Recently I was party to a discussion on the pitfalls of expectations especially for the sober alcoholic. Several people were quick to point out that they had unreasonable expectations of not only themselves but of others as well, and that these demands negatively effected their level of serenity. While I will not challenge the validity of this, I will say that there is a thin line between apathy and cutting oneself some slack. 


It becomes very easy for the sober alcoholic to fall into a routine of apathetic behavior, because it is far easier to set the bar with-in easy reach and never fail or suffer disappointment than it is to strive for greatness and learn from your shortcomings. I have expectations, of myself, my family and children, of those in society, I am surrounded by expectations, our world thrives on them. When was the last time you asked if you could examine the money you have "stored" in your bank account? You can see it on paper, read about it on a computer screen and thus expect that is is there. 

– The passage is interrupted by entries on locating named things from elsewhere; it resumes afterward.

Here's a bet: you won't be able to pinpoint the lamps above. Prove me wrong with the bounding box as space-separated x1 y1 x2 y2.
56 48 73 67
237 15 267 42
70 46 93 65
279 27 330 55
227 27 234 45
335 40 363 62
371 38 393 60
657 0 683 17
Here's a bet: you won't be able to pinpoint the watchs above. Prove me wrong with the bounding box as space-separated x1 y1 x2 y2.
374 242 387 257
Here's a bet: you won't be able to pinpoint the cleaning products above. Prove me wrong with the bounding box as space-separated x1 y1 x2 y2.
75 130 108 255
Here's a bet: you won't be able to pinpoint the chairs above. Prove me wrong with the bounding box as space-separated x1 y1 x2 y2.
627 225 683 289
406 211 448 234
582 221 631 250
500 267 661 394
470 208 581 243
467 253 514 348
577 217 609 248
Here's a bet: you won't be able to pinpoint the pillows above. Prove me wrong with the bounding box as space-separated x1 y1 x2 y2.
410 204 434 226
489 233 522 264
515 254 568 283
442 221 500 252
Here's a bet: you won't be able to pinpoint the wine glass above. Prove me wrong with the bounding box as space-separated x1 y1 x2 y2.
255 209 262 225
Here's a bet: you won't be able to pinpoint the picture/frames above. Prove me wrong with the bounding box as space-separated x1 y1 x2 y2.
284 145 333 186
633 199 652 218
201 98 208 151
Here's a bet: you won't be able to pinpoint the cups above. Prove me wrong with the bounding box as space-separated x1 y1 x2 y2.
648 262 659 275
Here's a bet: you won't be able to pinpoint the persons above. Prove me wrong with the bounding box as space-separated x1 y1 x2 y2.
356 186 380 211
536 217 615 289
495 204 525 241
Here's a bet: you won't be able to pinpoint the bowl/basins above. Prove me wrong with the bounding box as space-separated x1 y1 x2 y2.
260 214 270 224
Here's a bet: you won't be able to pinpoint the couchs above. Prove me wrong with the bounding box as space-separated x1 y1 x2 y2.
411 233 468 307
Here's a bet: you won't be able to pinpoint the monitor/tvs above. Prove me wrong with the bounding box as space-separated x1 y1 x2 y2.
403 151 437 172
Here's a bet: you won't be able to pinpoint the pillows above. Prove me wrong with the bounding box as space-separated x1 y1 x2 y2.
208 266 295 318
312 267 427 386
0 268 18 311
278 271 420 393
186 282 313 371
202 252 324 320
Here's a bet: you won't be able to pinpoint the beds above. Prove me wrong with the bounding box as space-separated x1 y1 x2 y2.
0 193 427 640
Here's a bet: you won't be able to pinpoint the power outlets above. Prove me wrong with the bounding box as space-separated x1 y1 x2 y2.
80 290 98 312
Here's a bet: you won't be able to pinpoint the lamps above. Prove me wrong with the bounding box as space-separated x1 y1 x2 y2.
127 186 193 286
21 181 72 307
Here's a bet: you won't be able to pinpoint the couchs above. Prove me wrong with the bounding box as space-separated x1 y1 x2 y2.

Great Expectations (Penguin Classics) 
The trouble we as sober alcoholics get into is that we seem to believe we have an accurate picture of ourselves. Our powers of self-appraisal for the most part non-existent early on yet we expect we should be less angry, more patient, more willing, less complacent, etc...we also expect that after a few years of sobriety we should also be in a particular spot and berate our selves for falling short of the mark. This is where sponsorship plays such a key role, if we are not surrounded by people who can evaluate us and understand our motives, we will certainly fail to see where we truly are.

Now with that said there is a certain amount of peace that comes from ceasing to expect.  With that said I will leave with this:
"When you cease to expect, you have everything."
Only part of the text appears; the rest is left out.